In the methionine cycle, the amino acid methionine from our diet donates a methyl group to make S-adenosylmethionine (SAMe). SAMe donates a methyl group to make S-adenosyl homocysteine (SAH), which then donates to make homocysteine.
The homocysteine is then metabolized in two ways:
- Recycled back to methionine with the help of the folate cycle
- Converted to cysteine via the trans-sulfuration pathway. Cysteine is one of the key amino acids that make up glutathione, your body’s most important antioxidant.
The folate cycle converts inactive folate into active methylfolate with the help of the MTHFR enzyme and vitamins B12, B2, and B6. The activated methylfolate donates a methyl group to homocysteine to recycle it back to methionine.
Your diet has a direct impact on this one-carbon metabolism and thus DNA methylation. This is because the nutrients you absorb influence the relative abundance of these methyl groups.
Specifically, nutrients that you get from your diet, such as vitamins B2, B6, B9 (folate), B12, methionine, betaine, and choline are all methyl donor precursors in the one-carbon metabolism.
How Does Methylation Affect Cognitive Function And Health?
Methylation affects your cognitive function by helping your body:
- Make and activate neurotransmitters
- Make hormones
- And detoxify
Producing And Activating Neurotransmitters
Neurotransmitters are chemical messengers in your brain. Neurons in your brain produce them and use them to communicate with each other.
There are more than 100 neurotransmitters in your body. They can be categorized into 2 main categories:
- Small-molecule neurotransmitters
We are interested in the small-molecule neurotransmitters for this article.
The 6 major small-molecule neurotransmitters are:
- Norepinephrine: Plays an important role in the regulation of attention, arousal, cognitive function, and stress reactions.
- Dopamine: This is our feel-good hormone that is involved in regulating motivation and pleasure.
- Serotonin: Your happy hormone involved in learning, memory, happiness, and cognition. It is also a precursor to melatonin, which is a hormone that helps regulate your circadian rhythm and sleep.
- Acetylcholine: The main neurotransmitter of the parasympathetic nervous system. In the brain, it’s also essential for memory and learning. Outside the brain, it’s crucial for muscle contractions.
- Glutamate: The major excitatory neurotransmitter in your central nervous system. It plays an important role in shaping memory and learning. It is also a precursor to GABA.
- GABA: It is the primary inhibitory neurotransmitter in your central nervous system and functions to calm us down.
Methylation helps you make, activate, and deactivate these neurotransmitters. Specifically, it is involved with:
- Conversion of tryptophan to 5-HTP
- Conversion of serotonin to melatonin
- Conversion of norepinephrine to adrenaline
- Transportation of dopamine, norepinephrine and adrenaline.
Therefore, methylation can affect your mental health, cognitive function, and mood.
Producing And Activating Hormones
Methylation helps to convert serotonin into melatonin. Melatonin is a hormone that is produced in response to darkness. It regulates your circadian rhythm.
Help With Detoxification
Methylation plays an important role in detoxifying the hormone estrogen through the liver. The liver metabolizes estrogen by breaking it down into several intermediate metabolites.
One of these intermediate metabolites is 4-hydroxyestrone (4-OHE1).

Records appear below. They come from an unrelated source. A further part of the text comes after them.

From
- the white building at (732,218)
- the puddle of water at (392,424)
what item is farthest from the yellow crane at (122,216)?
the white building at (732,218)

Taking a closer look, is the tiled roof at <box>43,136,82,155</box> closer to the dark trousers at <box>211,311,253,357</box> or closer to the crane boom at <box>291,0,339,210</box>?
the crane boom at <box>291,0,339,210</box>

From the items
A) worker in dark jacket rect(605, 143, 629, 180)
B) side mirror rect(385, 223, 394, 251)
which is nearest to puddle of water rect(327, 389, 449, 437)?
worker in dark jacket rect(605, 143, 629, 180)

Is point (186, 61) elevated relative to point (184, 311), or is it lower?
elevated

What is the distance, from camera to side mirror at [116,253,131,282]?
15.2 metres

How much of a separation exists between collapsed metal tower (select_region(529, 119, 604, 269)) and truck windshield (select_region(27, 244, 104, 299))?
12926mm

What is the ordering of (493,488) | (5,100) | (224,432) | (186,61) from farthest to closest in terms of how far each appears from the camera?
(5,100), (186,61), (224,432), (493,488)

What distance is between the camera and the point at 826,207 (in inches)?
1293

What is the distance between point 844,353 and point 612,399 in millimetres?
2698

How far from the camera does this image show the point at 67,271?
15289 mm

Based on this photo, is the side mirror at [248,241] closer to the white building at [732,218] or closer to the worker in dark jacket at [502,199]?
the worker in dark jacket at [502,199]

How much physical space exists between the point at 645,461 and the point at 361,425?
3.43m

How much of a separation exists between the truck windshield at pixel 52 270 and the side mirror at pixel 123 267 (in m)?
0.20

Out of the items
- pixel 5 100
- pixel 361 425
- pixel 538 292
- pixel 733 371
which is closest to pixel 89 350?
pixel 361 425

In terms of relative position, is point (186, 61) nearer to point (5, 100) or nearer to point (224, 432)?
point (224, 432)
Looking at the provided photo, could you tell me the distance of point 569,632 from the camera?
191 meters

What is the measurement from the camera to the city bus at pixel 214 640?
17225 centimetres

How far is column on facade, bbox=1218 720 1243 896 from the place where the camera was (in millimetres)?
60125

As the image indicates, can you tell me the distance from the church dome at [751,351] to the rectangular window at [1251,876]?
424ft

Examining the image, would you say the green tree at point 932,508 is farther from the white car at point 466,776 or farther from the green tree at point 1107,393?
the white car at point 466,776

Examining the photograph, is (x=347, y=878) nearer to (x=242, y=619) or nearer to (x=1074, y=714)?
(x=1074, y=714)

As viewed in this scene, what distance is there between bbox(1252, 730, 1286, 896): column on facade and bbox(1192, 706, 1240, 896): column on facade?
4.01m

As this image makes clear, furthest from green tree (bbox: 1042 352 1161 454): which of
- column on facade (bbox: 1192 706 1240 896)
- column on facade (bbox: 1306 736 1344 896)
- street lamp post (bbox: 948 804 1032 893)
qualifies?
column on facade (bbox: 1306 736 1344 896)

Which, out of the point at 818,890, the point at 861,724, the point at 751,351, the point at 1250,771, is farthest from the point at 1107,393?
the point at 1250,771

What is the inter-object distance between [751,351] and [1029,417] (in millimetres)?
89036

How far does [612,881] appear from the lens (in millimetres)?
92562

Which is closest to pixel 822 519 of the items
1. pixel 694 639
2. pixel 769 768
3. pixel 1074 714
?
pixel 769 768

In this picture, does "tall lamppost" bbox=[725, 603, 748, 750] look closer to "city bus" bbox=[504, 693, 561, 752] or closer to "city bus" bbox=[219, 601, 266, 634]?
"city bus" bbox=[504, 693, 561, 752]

It can be harmful if it accumulates in the body.
Thus, the body converts it to the less harmful 2-methoxyestrone (2-ME1) through methylation. It is then safely excreted from the body.
If there’s a problem with methylation, the buildup of 4-OHE1 can damage DNA and promote the growth of cancer cells.
As An Aging Clock In The Cells
Currently, DNA methylation provides biomarkers that can determine the biological age of any tissue.. Based on this information, some longevity researchers believe that the status of DNA methylation can predict life expectancy and mortality of a person.
Controlling BDNF Levels
Brain-derived neurotrophic factor (BDNF) is a protein that plays a key role in the survival and plasticity of neurons in the brain. This has implications for learning and memory.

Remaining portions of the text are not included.